----- Records supplied

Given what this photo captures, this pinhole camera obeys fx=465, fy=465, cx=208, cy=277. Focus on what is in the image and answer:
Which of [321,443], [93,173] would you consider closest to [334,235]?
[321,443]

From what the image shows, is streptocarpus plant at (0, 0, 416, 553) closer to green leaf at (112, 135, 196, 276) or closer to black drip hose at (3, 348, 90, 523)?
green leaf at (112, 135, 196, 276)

----------
----- Records supplied

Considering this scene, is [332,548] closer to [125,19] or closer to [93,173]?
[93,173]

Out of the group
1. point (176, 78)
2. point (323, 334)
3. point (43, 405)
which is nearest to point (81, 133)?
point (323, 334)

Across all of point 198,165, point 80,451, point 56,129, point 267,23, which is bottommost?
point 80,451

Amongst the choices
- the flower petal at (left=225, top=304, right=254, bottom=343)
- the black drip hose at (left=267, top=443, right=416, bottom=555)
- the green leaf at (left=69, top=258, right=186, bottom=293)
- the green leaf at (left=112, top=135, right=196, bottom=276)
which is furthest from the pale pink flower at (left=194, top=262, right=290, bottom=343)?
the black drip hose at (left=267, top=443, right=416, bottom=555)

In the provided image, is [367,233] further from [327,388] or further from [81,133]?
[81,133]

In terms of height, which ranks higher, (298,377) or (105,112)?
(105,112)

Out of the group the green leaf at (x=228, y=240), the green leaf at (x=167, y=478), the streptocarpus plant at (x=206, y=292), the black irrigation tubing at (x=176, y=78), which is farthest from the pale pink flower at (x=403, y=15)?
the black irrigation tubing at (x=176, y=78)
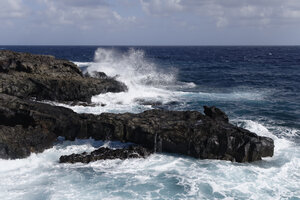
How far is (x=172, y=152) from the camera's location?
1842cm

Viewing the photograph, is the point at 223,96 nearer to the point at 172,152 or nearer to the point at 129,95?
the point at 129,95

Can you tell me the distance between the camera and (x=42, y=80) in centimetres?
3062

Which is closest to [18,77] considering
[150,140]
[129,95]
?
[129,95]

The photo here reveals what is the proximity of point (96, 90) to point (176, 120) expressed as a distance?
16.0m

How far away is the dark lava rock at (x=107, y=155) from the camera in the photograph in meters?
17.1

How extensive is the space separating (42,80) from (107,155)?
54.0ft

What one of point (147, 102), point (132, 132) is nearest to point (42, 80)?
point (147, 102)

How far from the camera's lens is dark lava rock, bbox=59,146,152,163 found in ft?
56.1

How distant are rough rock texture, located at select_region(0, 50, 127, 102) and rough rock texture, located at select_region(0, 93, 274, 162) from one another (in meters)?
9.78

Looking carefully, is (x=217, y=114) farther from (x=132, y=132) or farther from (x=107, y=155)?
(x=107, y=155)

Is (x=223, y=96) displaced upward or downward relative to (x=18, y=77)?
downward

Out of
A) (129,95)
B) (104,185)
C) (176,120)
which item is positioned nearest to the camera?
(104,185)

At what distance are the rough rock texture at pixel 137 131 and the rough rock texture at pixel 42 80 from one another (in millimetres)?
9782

----------
----- Records supplied

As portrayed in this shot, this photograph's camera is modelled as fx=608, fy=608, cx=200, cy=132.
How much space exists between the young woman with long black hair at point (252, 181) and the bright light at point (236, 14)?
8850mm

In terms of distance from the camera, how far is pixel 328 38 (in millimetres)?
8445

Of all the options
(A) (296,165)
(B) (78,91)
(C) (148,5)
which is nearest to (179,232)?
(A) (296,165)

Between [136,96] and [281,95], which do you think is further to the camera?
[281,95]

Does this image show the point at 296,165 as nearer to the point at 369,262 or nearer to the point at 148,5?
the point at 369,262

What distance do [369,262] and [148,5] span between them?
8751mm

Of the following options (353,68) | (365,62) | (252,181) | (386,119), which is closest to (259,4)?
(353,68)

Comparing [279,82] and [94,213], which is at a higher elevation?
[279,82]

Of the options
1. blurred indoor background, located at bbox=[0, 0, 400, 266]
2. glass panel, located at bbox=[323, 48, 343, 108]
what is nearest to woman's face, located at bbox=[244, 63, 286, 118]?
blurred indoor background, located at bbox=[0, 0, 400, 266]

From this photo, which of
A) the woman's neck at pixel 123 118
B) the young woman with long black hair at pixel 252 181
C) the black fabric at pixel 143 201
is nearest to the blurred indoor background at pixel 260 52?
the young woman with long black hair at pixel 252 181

----------

● What is required
Which lines above contain the string "closer"? Locate each one, matching case exactly, and copy those lines in full.

● Answer
From what the image shows, is streptocarpus plant at (0, 0, 416, 553) closer to green leaf at (112, 135, 196, 276) or closer to black drip hose at (3, 348, 90, 523)?
Considering this scene, is [332,548] closer to [125,19] or closer to [93,173]?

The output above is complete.